• To be done: Below are records to be output exactly, every one of them.
─── Material ───
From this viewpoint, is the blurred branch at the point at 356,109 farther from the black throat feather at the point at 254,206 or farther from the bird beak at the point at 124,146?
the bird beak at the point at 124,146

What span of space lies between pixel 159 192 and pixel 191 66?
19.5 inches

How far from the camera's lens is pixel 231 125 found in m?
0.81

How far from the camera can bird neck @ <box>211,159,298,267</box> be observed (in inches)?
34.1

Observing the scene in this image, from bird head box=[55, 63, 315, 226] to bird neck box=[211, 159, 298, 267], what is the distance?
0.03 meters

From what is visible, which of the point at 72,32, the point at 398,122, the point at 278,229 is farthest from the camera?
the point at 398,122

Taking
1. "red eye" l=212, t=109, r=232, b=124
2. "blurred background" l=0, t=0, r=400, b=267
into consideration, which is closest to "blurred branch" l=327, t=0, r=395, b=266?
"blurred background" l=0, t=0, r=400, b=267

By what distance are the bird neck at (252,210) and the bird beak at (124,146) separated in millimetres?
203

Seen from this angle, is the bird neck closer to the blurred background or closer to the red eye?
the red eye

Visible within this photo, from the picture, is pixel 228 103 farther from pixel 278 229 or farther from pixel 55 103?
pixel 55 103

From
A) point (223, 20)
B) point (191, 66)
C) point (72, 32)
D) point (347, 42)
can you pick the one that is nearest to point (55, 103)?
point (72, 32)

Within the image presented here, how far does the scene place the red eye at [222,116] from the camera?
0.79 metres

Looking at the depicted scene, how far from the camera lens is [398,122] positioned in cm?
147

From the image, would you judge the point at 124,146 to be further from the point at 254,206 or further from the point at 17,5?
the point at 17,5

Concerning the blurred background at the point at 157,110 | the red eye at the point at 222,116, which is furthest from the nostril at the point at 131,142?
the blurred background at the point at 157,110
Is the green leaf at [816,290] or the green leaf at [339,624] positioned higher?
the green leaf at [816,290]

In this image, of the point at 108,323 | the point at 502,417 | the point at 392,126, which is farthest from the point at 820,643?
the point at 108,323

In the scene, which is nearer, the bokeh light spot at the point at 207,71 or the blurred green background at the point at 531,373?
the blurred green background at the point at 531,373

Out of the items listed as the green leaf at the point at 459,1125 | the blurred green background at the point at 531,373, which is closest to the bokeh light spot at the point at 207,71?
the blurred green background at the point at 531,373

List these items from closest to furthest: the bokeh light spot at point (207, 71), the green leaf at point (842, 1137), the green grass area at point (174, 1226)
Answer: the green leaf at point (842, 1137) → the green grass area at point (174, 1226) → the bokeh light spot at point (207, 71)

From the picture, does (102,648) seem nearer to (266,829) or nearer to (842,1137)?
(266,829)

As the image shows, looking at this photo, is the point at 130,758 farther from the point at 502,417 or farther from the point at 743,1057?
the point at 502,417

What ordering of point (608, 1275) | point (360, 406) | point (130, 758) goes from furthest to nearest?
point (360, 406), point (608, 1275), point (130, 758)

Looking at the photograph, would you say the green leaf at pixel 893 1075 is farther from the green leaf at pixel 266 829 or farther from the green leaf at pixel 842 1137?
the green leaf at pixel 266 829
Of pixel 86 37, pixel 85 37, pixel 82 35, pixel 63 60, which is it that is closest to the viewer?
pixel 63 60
───
• The output:
From this viewpoint, is the blurred branch at the point at 356,109 farther from the black throat feather at the point at 254,206 or farther from the bird beak at the point at 124,146?
the bird beak at the point at 124,146

What span of space lies between pixel 159 192 and pixel 191 66?
19.5 inches

How far from the camera's lens is pixel 231 125 found in m?
0.81

How far from the camera can bird neck @ <box>211,159,298,267</box> be observed (in inches)?
34.1

Observing the scene in this image, from bird head box=[55, 63, 315, 226] to bird neck box=[211, 159, 298, 267], what is the distance?
0.03 meters

From what is visible, which of the point at 72,32, the point at 398,122, the point at 278,229 is farthest from the camera?
the point at 398,122

Taking
1. "red eye" l=212, t=109, r=232, b=124
2. "blurred background" l=0, t=0, r=400, b=267
into consideration, which is closest to "blurred branch" l=327, t=0, r=395, b=266?
"blurred background" l=0, t=0, r=400, b=267

By what distance are the bird neck at (252,210) and the bird beak at (124,146) separated in millimetres?
203

Seen from this angle, is the bird neck closer to the blurred background or closer to the red eye?
the red eye

Visible within this photo, from the picture, is pixel 228 103 farther from pixel 278 229 or farther from pixel 55 103?
pixel 55 103

From
A) point (223, 20)
B) point (191, 66)
C) point (72, 32)
D) point (347, 42)
can you pick the one that is nearest to point (55, 103)?
point (72, 32)

Within the image presented here, how far does the scene place the red eye at [222,116] from the camera?
0.79 metres

Looking at the depicted scene, how far from the camera lens is [398,122] positioned in cm?
147

From the image, would you judge the point at 124,146 to be further from the point at 254,206 or further from the point at 17,5?
the point at 17,5

Concerning the blurred background at the point at 157,110 | the red eye at the point at 222,116, which is furthest from the nostril at the point at 131,142?
the blurred background at the point at 157,110
Is the green leaf at [816,290] or the green leaf at [339,624] positioned higher?
the green leaf at [816,290]

In this image, of the point at 108,323 | the point at 502,417 | the point at 392,126, which is farthest from the point at 820,643?
the point at 108,323

In the scene, which is nearer, the bokeh light spot at the point at 207,71 or the blurred green background at the point at 531,373?
the blurred green background at the point at 531,373

Out of the items listed as the green leaf at the point at 459,1125 | the blurred green background at the point at 531,373, which is closest to the bokeh light spot at the point at 207,71?
the blurred green background at the point at 531,373

List these items from closest to furthest: the bokeh light spot at point (207, 71), the green leaf at point (842, 1137), the green grass area at point (174, 1226)
Answer: the green leaf at point (842, 1137) → the green grass area at point (174, 1226) → the bokeh light spot at point (207, 71)

From the picture, does (102,648) seem nearer to (266,829) or nearer to (842,1137)?
(266,829)

As the image shows, looking at this photo, is the point at 130,758 farther from the point at 502,417 or farther from the point at 743,1057?
the point at 502,417

What ordering of point (608, 1275) | point (360, 406) | point (130, 758) goes from furthest to nearest?
point (360, 406), point (608, 1275), point (130, 758)

Looking at the photograph, would you say the green leaf at pixel 893 1075 is farther from the green leaf at pixel 266 829 or farther from the green leaf at pixel 842 1137?
the green leaf at pixel 266 829
Of pixel 86 37, pixel 85 37, pixel 82 35, pixel 63 60, which is it that is closest to the viewer?
pixel 63 60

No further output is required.